黄色い髪に紫色の瞳の少女。後ろには側使えのメイドがいる。
お貴族様だろうか?
プラティーは頭を下げる。
「ご、ごめんなさい。今どきます」
「ええ、そうしなさい。」
「こ、ここが、指定席だと知らなくて…ご、ごめんなさい」
「それはそうよ。ここは指定席ではないのだから」
「え」
「でも、例えそこが浴場であったとしても、厨房であったとしても私が座ると決めた瞬間から、そこが私の指定席よ」
(す、すごい横暴だ。)
プラティーは心の中で不満を募らせるが、貴族相手に口答え出来る訳もない。
そそくさとその場を後にしようとし――、
「ちょっと待ちなさい。」
「はい?」
「何故、あなたがそんなにも悲しそうな顔をしているの?話ぐらいなら聞くわよ」
呼び止められた。
貴族に目をつけられた。
本当はこんな態度の大きい人に自分の悩みを打ち明けたくはないが、打ち明けないで帰った場合、何をされるか分からない。
故に渋々ながら、プラティーは自分の悩みを目の前の、容姿だけは整っている貴族に話すことにした。
大体30分ほどのプラティーの語り。
貴族は意外にもその話を静かに聞いた。馬鹿にすることもなく。途中で打ち切ることもなく。時々相槌を挟みながら、プラティーに先を促すにとどめていた。
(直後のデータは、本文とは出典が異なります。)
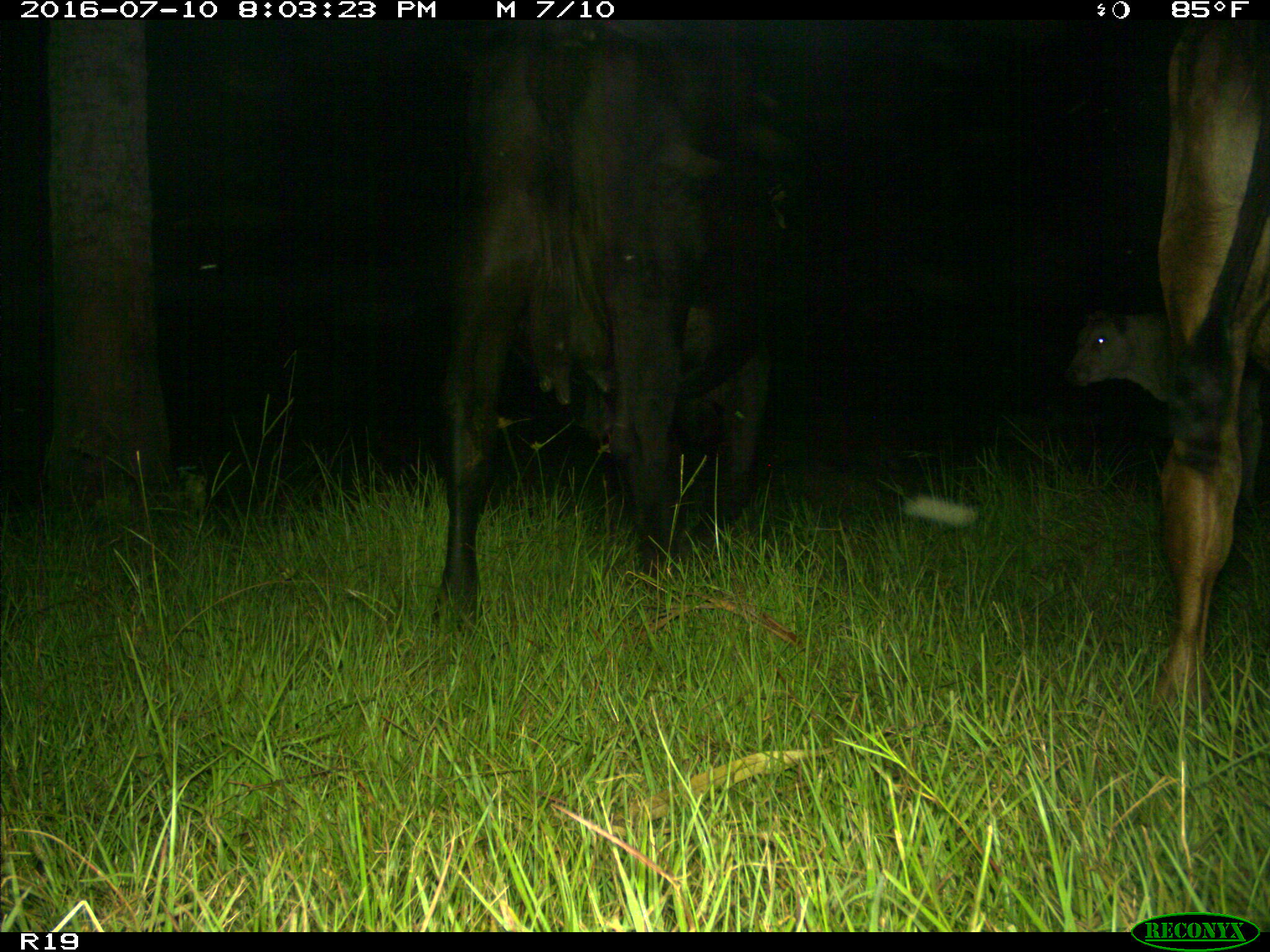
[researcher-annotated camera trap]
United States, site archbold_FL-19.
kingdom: Animalia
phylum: Chordata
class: Mammalia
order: Artiodactyla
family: Bovidae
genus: Bos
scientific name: Bos taurus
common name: domestic cow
五分を超えたあたりからは隣に座るように言ってきたが、要求はそれくらいだ。
全てを聞き終えた貴族はプラティーに目を向けると頭を撫でてきた。
年上なのだろうか?
「あなたが頑張っていることは良く分かった。
Cクラス。いいじゃない。全校生徒の中で最も多くの生徒がCクラスに在籍していると言っていたけれど、その生徒たちは全員貴族よ。
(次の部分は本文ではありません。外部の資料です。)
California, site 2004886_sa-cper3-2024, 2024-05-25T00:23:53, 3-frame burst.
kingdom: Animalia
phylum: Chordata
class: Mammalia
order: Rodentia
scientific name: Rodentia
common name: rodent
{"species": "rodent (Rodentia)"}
一流の家庭教師をつけられ、効率のいい勉強をしていた連中にあなたの努力が届いたの。
それにね。中にはFクラスの生徒だっているのよ」
「でも、Fクラスの生徒って本当に魔力の魔の字も知らないような生徒ですよね。
貴族様にもFクラスになった人がいたそうですけど、きっとその人も全く努力してなかったんですよ」
「…そうかも、しれないわね」
「はい、それにCクラスで課題を忘れたのも私だけで…。
やっぱり私、他の人と比べて抜けてるんです…」
「でも、その人たちがあなたよりも成績が良いとは限らないわよ」
「それは、凄い努力してきたし、努力の差で勝っている人もいるかもしれないですけど」
「努力も才能のうちよ。それにね。才能って一つじゃないの。当たり前のことを他の人よりも完璧にこなすのも才能だけれど、他の人が出来ないことが出来るのだって才能よ。
それこそ、あなたの継続する力とかね」
「そう、ですか?」
「ええ、そうなのよ」
最初は嫌々だった会話に少しずつ熱が宿る。目の前の貴族との会話に居心地の良さを感じていた。
プラティーは今までの悩みや辛かったことを自然と目の前の貴族に話していた。
「あ!もうこんな時間!課題やらないとなので、私は失礼しますね」
「そう、分かったわ。私は…いえ、何でもないわ。何か困ったことがあったらいつでも相談に乗るわ」
「はい!ありがとうございます!」
貴族は何かを言いかけるが、直ぐに濁した。
プラティーもそれどころではなかったため、手を振って、寮へと戻っていった。